Sunday, May 11, 2014

How worship services have changed since 2000



How worship services have changed since 2000
May 9, 2014 
By Gene Veith  
LifeWay CEO Thom S. Rainer cites the findings of the National Congregations Study from Duke University on how church services have changed over the last 10 years.  It isn’t just a matter of contemporary worship styles or the worship wars.  The study cites changes that also, I dare say, apply to liturgical and traditional services.  See the list of 9 changes after the jump.
1.     Choirs are disappearing. From 1998 to 2007, the percentage of churches with choirs decreased from 54% to 44%. If that pace holds to this year, the percentage of churches with choirs is only 37%.
2.     Dress is more casual. In many churches, a man wearing a tie in a worship service is now among the few rather than the majority. While the degree of casual dress is contextual, the trend is crossing all geographic and demographic lines.

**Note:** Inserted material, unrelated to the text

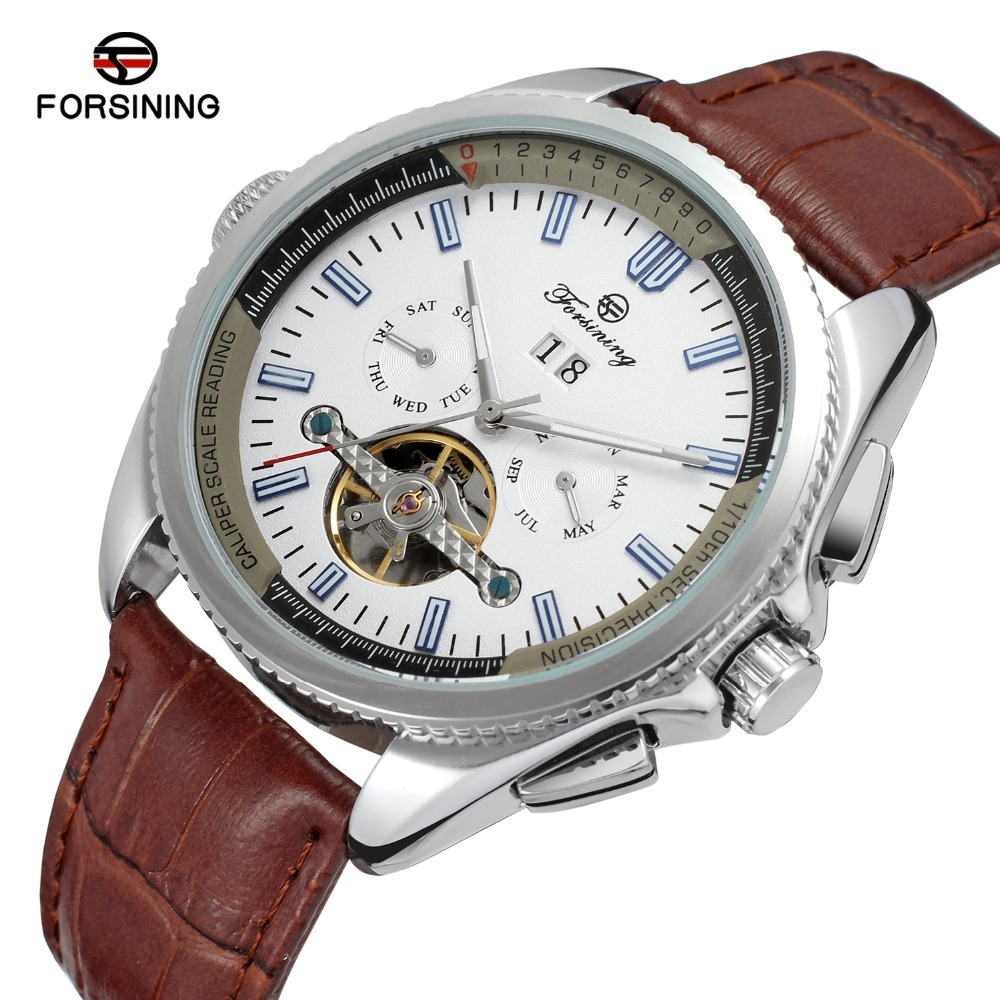 FORSINING Automatic Tourbillon Watches men Day Date Complete Calendar Genuine Leather Material Gent Band Strap Mechanical watch<br><br>Aliexpress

3.     Screens are pervasive. Some of you remember the days when putting a projection screen in a worship center was considered a sacrilege. Now most churches have screens. And if they have hymnals, the hymnals are largely ignored and the congregants follow along on the screens.
4.     Preaching is longer. I will soon be in the process of gathering this data to make certain the objective research confirms the anecdotal information.
5.     “Multi” is normative. Most congregants twenty years ago attended a Sunday morning worship service where no other Sunday morning alternatives were available. Today, most congregants attend a service that is part of numerous alternatives: multi-services; multi-campuses; multi-sites; and multi-venues.
6.     Attendees are more diverse. The Duke study noted the trend of the decrease in the number of all-white congregations.
7.     Conflict is not increasing. In a recent post, I noted the decreasing frequency of worship wars. The Duke study noted that overall church conflict has not increased over a 20-year period.
8.     More worship attendees are attending larger churches. Churches with an attendance of 400 and up now account for 90% of all worship attendees. Inversely, those churches with an attendance of under 400 only account for 10% of worship attendees.
9.     Sunday evening services are disappearing. This issue has stirred quite a bit of discussion the past few years. I plan to expand upon it in my post this coming Saturday. Stay tuned.
Does this ring true where you worship?  Which changes are positive and which are negative?  Can anything be done about the negative ones?